Novel design of lubricant-type vacuum distillation process for lube base oils production from hydrocracking tail oil

Abstract

Dividing-wall columns (DWCs) are widely used in the separation of ternary mixtures, but rarely seen in the separation of petroleum fractions. This work develops two novel and energy-efficient designs of lubricant-type vacuum distillation process (LVDP) for the separation of hydroisomerization fractions (HIF) of a hydrocracking tail oil (HTO). First, the HTO hydroisomerization reaction is investigated in an experimental fixed-bed reactor to achieve the optimum liquid HIF by analyzing the impact of the operating conditions. A LVDP used for HIF separation is proposed and optimized. Subsequently, two thermal coupling intensified technologies, including side-stream (SC) and dividing-wall column (DWC), are combined with the LVDP to develop side-stream vacuum distillation process (SC-LVDP) and dividing-wall column vacuum distillation process (DWC-LVDP). The performance of LVDP, SC-LVDP, and DWC-LVDP are evaluated in terms of energy consumption, capital cost, total annual cost, product yields, and stripping steam consumption.
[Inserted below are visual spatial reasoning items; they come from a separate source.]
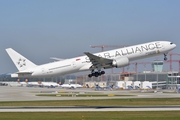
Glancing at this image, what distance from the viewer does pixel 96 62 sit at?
267 feet

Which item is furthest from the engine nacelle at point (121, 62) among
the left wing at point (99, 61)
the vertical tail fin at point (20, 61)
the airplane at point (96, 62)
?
the vertical tail fin at point (20, 61)

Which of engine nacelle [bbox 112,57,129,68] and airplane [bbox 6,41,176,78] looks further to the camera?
airplane [bbox 6,41,176,78]

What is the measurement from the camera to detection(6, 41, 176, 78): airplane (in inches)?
3147

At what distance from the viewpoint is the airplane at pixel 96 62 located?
3147 inches

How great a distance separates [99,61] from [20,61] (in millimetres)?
15557
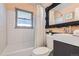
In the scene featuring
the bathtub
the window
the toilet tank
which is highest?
the window

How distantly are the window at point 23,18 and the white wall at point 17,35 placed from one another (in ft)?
0.19

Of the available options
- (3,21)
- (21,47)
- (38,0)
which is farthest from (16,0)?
(21,47)

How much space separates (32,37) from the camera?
1.37 metres

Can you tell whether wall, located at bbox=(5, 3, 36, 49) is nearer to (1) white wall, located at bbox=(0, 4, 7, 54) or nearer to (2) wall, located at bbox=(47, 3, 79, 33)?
(1) white wall, located at bbox=(0, 4, 7, 54)

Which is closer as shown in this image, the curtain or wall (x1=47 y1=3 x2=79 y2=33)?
wall (x1=47 y1=3 x2=79 y2=33)

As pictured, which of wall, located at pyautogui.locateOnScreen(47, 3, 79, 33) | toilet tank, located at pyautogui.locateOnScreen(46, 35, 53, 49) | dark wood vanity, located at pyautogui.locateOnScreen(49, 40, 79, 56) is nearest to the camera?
dark wood vanity, located at pyautogui.locateOnScreen(49, 40, 79, 56)

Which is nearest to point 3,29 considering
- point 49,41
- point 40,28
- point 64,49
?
point 40,28

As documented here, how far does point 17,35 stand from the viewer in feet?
4.14

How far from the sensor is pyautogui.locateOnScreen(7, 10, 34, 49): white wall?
1200 mm

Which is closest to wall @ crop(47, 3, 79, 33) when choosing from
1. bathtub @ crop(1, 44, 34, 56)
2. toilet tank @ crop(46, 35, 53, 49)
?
toilet tank @ crop(46, 35, 53, 49)

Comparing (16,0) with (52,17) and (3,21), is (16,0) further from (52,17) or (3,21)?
(52,17)

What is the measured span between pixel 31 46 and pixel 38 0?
68cm

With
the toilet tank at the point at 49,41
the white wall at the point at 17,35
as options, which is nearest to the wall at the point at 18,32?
the white wall at the point at 17,35

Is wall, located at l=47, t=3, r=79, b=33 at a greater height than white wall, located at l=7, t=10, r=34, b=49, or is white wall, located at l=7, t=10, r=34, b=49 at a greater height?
wall, located at l=47, t=3, r=79, b=33
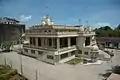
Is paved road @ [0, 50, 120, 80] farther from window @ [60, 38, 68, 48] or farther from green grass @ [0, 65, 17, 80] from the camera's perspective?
window @ [60, 38, 68, 48]

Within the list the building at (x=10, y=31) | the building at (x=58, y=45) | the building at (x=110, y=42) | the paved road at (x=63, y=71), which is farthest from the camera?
the building at (x=10, y=31)

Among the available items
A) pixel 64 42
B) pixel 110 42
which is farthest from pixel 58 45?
pixel 110 42

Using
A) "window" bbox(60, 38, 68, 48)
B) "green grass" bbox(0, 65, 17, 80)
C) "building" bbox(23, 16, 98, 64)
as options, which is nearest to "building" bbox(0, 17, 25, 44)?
"building" bbox(23, 16, 98, 64)

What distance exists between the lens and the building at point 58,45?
27.4 meters

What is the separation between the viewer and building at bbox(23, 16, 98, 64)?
2739cm

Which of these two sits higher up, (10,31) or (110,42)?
(10,31)

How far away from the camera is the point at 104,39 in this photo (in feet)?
A: 161

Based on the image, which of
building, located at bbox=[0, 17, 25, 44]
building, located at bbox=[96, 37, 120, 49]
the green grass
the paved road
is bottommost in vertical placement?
the paved road

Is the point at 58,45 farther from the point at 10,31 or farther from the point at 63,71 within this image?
the point at 10,31

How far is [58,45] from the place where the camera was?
27.8 m

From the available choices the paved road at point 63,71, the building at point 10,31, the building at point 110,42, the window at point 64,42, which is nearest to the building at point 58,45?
the window at point 64,42

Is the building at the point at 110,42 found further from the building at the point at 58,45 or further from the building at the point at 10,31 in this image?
the building at the point at 10,31

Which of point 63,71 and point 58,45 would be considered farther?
point 58,45

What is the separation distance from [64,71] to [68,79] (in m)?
3.34
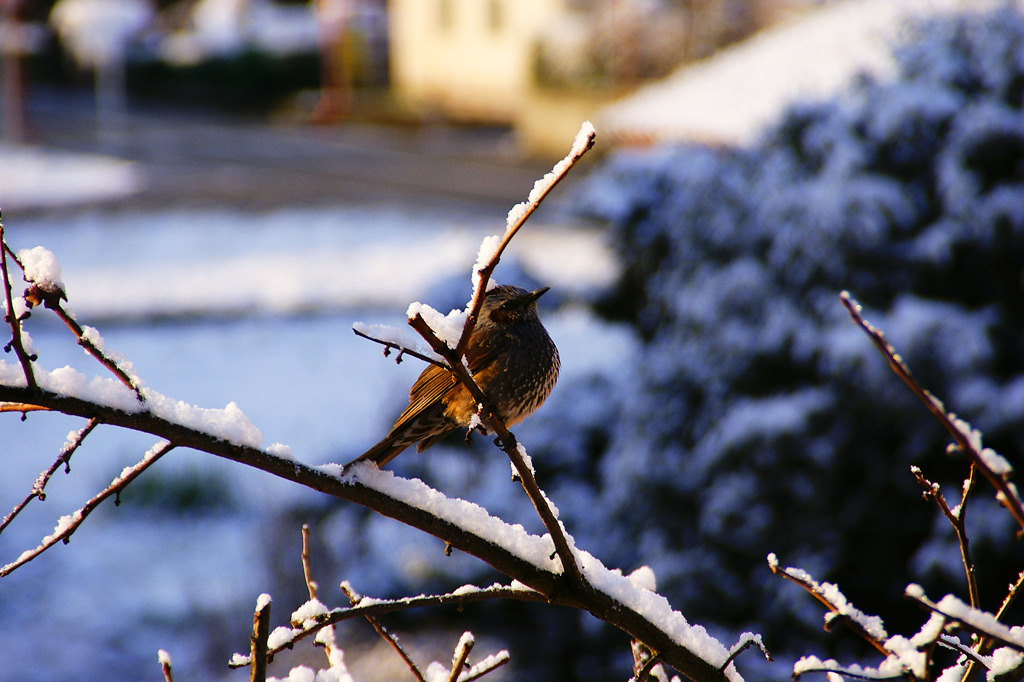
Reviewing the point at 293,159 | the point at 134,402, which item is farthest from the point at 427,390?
the point at 293,159

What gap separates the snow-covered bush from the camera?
3.45 meters

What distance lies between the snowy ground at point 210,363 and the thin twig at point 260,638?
1.50 meters

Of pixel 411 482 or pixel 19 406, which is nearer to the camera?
pixel 19 406

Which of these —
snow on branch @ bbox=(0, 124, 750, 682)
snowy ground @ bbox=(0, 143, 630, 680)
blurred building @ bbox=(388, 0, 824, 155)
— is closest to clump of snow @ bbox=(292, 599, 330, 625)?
snow on branch @ bbox=(0, 124, 750, 682)

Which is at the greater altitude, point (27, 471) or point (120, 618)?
point (27, 471)

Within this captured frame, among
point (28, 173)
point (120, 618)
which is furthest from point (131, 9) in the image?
point (120, 618)

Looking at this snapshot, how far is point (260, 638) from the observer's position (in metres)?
1.00

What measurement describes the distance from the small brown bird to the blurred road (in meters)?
11.6

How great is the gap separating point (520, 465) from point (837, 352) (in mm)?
2661

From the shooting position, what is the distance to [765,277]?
3891 mm

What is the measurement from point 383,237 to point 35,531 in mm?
7188

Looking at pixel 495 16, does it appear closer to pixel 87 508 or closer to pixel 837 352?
pixel 837 352

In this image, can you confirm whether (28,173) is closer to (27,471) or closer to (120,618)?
(27,471)

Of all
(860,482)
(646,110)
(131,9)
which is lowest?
(860,482)
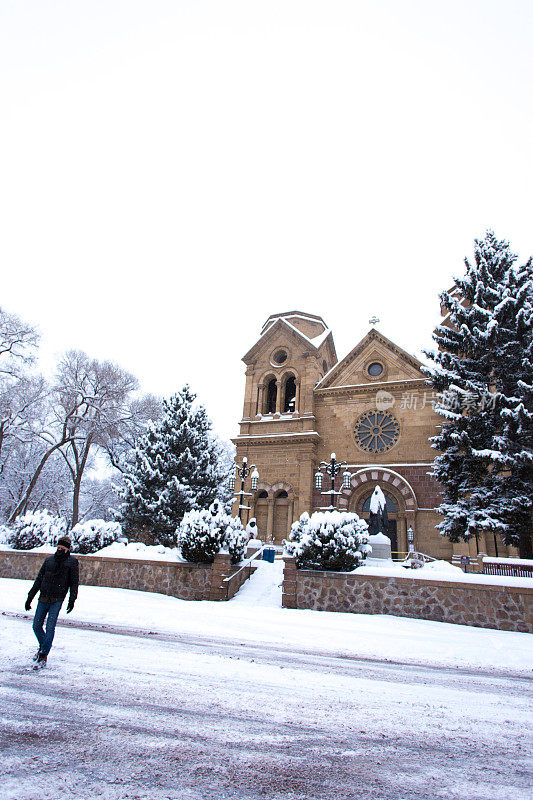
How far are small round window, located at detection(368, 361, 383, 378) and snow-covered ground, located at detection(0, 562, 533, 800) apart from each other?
58.6ft

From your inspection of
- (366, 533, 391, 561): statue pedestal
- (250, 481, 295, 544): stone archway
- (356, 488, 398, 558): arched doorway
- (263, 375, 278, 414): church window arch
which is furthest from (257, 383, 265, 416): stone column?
(366, 533, 391, 561): statue pedestal

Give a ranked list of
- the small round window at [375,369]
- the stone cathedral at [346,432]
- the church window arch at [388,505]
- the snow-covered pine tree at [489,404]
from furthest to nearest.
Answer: the small round window at [375,369] → the church window arch at [388,505] → the stone cathedral at [346,432] → the snow-covered pine tree at [489,404]

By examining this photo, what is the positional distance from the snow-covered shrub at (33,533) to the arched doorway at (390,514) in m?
14.4

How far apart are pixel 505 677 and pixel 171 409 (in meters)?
22.2

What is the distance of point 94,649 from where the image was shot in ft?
23.2

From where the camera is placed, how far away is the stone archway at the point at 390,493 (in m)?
22.0

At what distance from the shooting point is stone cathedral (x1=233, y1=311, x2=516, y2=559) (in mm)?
22594

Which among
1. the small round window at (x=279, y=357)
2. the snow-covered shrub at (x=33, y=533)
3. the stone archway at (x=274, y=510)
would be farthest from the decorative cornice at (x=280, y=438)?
the snow-covered shrub at (x=33, y=533)

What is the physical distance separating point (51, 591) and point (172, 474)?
19.2m

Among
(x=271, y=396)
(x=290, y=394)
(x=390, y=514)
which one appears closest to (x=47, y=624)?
(x=390, y=514)

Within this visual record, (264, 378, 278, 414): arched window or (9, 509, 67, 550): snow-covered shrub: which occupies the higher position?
(264, 378, 278, 414): arched window

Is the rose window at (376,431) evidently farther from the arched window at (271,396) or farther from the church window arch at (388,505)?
the arched window at (271,396)

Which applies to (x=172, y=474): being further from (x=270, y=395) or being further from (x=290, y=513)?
(x=270, y=395)

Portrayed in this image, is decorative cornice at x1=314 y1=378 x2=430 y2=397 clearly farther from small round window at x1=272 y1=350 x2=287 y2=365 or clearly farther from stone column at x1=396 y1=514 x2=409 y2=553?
stone column at x1=396 y1=514 x2=409 y2=553
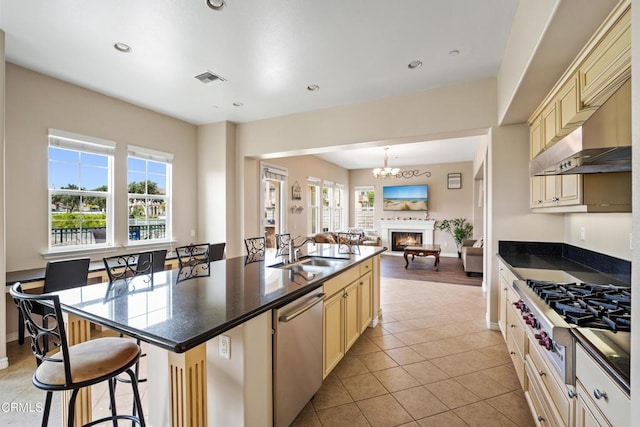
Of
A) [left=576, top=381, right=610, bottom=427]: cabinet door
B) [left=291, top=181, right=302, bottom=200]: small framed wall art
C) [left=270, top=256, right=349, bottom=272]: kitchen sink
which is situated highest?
[left=291, top=181, right=302, bottom=200]: small framed wall art

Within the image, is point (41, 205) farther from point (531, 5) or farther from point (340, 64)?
point (531, 5)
The results demonstrates that the intensified processes, SC-LVDP and DWC-LVDP significantly decreases the energy consumption and capital cost compared with LVDP. DWC-LVDP further decreases in capital cost due to the removal of the side stripper and narrows the overlap between the third lube oils and fourth lube oils. This study attempts to combine DWC structure into the separation of petroleum fractions, and the proposed approach and the results presented provide an incentive for the industrial implementation of high-quality utilization of HTO through intensified LVDP.